PROVIDED PASSAGE |
Excess insulin in the same environment as excess weight, high cholesterol, hypertension, and inflammation from inferior micronutrient exposure promotes hardening of the arteries, which will eventually lead to heart attacks and strokes. Studies have shown that high levels of insulin in the blood promote hardening of the arteries even in nondiabetics. In diabetics, the effects of excess insulin are even worse. In a study of 154 treated diabetics, blood vessel disease was greatest in those with the highest levels of insulin. It made no difference whether the insulin was self-produced in the body or taken by injection. Quite a few studies illustrate the dangers of giving insulin to type 2 diabetics. When these patients are given insulin—compared with those given an oral antidiabetes medication, the risk of death from heart attacks tripled.

The bottom line is that insulin use creates a vicious cycle that cuts years off a person’s life. Insulin both blocks cholesterol removal and delivers cholesterol to cells in the blood vessel walls, increasing the risk for heart attacks and strokes. Almost 80 percent of all deaths among diabetics are due to hardening of the arteries, particularly coronary artery disease. Many diabetics turn to their physician for guidance, but oftentimes the well-meaning doctor only worsens the problem by prescribing more insulin. The extra insulin does not just cause heart disease, weight gain, and the eventual worsening of the diabetes; as with type 1 diabetes, insulin can increase the risk of cancer as well. Type 2 diabetic patients exposed to insulin or sulfonylureas, which push the pancreas to produce more insulin, have significantly increased incidence of cancer at multiple sites.

Many other unfavorable side effects occur from using diabetes medications. For example, medications such as insulin and thiazolidinediones like Actos and Avandia not only cause weight gain and leg swelling but also, as reported in the April 2009 issue of the American Journal of Ophthalmology, have been shown to dramatically increase a diabetic’s risk of developing macular edema, a serious eye disease. Recently, a study published in the British Medical Journal examining over ninety thousand diabetics demonstrated a significantly higher risk of heart failure and all-cause mortality (death) in diabetic patients prescribed sulfonylureas. Sulfonylureas are one of the most commonly prescribed drugs for diabetes. A recent retrospective study, reported at the 2012 annual meeting of the Endocrine Society, reviewed these widely prescribed diabetic drugs in 23,915 patients with type 2 diabetes on monotherapy (one medication only). It reported the death rates on patients taking glipizide, glyburide, or glimepirmide (all sulfonylurea drugs) and found they had a 58 to 68 percent increase in all-cause mortality compared to patients taking only metformin. This study may have under-represented the dangers since it only followed the patients for 2.2 years.

Clearly our present dependency on drugs to control diabetes without an emphasis on dietary and exercise interventions is promoting diabetic complications and premature death in millions of people all over the world.

The tendency to throw drugs at every medical condition is the problem with medicine today. Physicians prescribe drugs in an attempt to lower dangerously high blood sugar, risky high cholesterol, and damaging high blood pressure levels typically seen in diabetics, since these high levels can lead to further damage or premature death. Unfortunately, treating diabetes with medication gives patients a false sense of security because they mistakenly think their somewhat controlled glucose levels mean they are healthy. Whether patients have high cholesterol, high blood pressure, or any other risk factor, the use of medication takes the emphasis away from the complete overhaul of the lifestyle and diet style that is absolutely essential to save their life. Going to doctors and getting a pill for every issue has a subconscious effect to avert personal responsibility, and the motivation for patients to earn back their health is lessened. This provides diabetics (and heart patients) with the justification to continue with the same disease-causing diet and lifestyle that led to the development of their condition in the first place, while falsely believing they are receiving significant protection.

WHAT THE EXERCISE ASKS |
Continue the passage on insulin and diabetes medications, picking up after its final sentence.

EXCERPTED RECORDS |
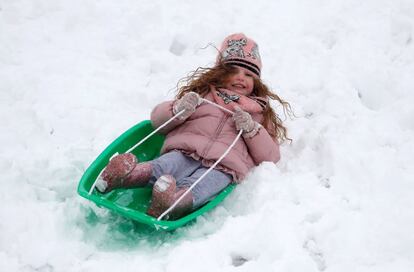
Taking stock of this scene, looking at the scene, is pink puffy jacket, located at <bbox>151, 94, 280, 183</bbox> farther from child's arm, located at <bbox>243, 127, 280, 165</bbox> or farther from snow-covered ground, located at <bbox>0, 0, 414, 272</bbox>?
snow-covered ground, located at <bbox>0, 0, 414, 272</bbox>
==
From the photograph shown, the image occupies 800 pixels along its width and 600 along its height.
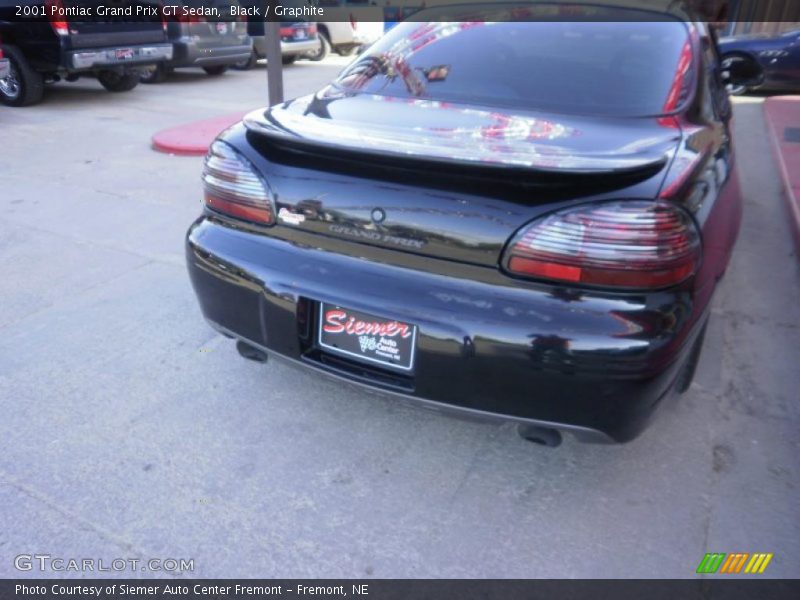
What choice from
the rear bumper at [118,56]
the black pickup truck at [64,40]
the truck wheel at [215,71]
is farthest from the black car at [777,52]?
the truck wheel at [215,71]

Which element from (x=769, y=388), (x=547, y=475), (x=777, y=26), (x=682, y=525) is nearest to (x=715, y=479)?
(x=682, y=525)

ANSWER BOX |
What patients (and many physicians) do not understand is their “controlled” diabetes continues to damage their organs and heart. Inevitably, the diabetes worsens, tragic complications develop, and patients die much too soon. Eighty percent of adults with diabetes die of heart attacks and strokes. Tragically, much of this suffering is unnecessary because diabetes and its complications can be avoided.

What’s worse is that physicians often advise diabetics to learn to live with and manage their diabetes because they say it cannot be healed or cured. Type 2 diabetics who adopt a healthy nutritional approach can defeat diabetes and achieve excellent health. That’s diabetes-free for life. Almost all of my type 2 diabetic patients are weaned off insulin within the first few weeks, and thanks to excellent nutritional habits, they have much lower blood sugar than when they were on insulin. Stopping insulin also makes it easier to lose weight.

What’s a Doctor to Do?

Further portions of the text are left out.